Methods: Statewide data on in-jail OUD programming was collected using a survey administered by a state health department in collaboration with the same state’s Sheriff’s Association. The survey collected data from 77 county jails and three county holding facilities (80 unique counties), assessing OUD and opioid withdrawal screening instruments used along with in-jail OUD services, forms of MOUD, and continuity of care services offered. Univariate and Fisher-Freeman-Halton Exact tests with Bonferroni adjustments were conducted.
Results: Of all county jails, 14% reported using a standardized OUD screen and 43% reported using a standardized opioid withdrawal tool. The most common OUD services were counseling 44%, peer support services 30%, and 12-step programs 26%. In terms of continuity of care, 34% stated they assist with Medicaid reactivation or enrollment; 25% reported offering care transition services; and 14% stated that they distribute naloxone upon jail release. Most reported offering no forms of MOUD (50%, n=40), 28% reported offering 3 forms of MOUD, 15% (n=12) reported offering one form, and 7% (n=6) reported offering two forms. The most reported MOUD used by counties was naltrexone (40%), buprenorphine (38%), and methadone (35%). Among counties offering methadone, 29% reported that they only offer methadone to females who are pregnant. Metropolitan (75%) and urban (63%) sites were significantly more likely to report offering all three forms of MOUD as compared to rural sites (15%; Fisher-Freeman-Halton Exact= 20.528, p < .001). Sites with 3 forms (36%) of MOUD were significantly more likely to report using a standardized OUD screen than sites without MOUD (2%, Fisher-Freeman-Halton Exact =12.887, p < .01). Sites with 3 forms of MOUD were significantly more likely to state they offer counseling (91%) and peer services (68%) than those without MOUD (counseling: 13%; Fisher-Freeman-Halton Exact = 40.092, p < .001; peer services: 8%, n=3; Fisher-Freeman-Halton Exact =25.250, p < .001). Sites with 2 or 3 forms (32%) of MOUD were significantly more likely to report distributing naloxone during jail release than those without MOUD (0%; Fisher-Freeman-Halton Exact=21.206, p < .001).

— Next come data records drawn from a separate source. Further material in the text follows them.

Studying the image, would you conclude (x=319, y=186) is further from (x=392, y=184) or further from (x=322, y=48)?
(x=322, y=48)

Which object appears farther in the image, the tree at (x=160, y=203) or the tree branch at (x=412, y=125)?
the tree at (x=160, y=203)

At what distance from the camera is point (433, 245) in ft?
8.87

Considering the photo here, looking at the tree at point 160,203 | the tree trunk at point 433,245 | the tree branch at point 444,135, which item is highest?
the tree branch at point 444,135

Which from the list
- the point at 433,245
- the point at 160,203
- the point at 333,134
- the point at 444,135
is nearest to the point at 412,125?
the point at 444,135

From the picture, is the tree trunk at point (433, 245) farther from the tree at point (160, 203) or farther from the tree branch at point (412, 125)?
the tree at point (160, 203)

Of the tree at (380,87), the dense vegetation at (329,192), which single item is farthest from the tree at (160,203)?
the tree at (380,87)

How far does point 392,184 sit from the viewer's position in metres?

Conclusions and Implications: This is the first study to describe statewide county jail OUD services. Our results suggest that county jails in this state offer a range of evidence-based treatments for OUD, including MOUD, peer supports, and continuity of care following release. It is recommended that these county jails continue to build on their progress and aim to provide all three forms of MOUD in each site, as this is considered the gold-standard of care for individuals with OUD. Future research should explore the implementation outcomes of MOUD in jail settings to inform best practices.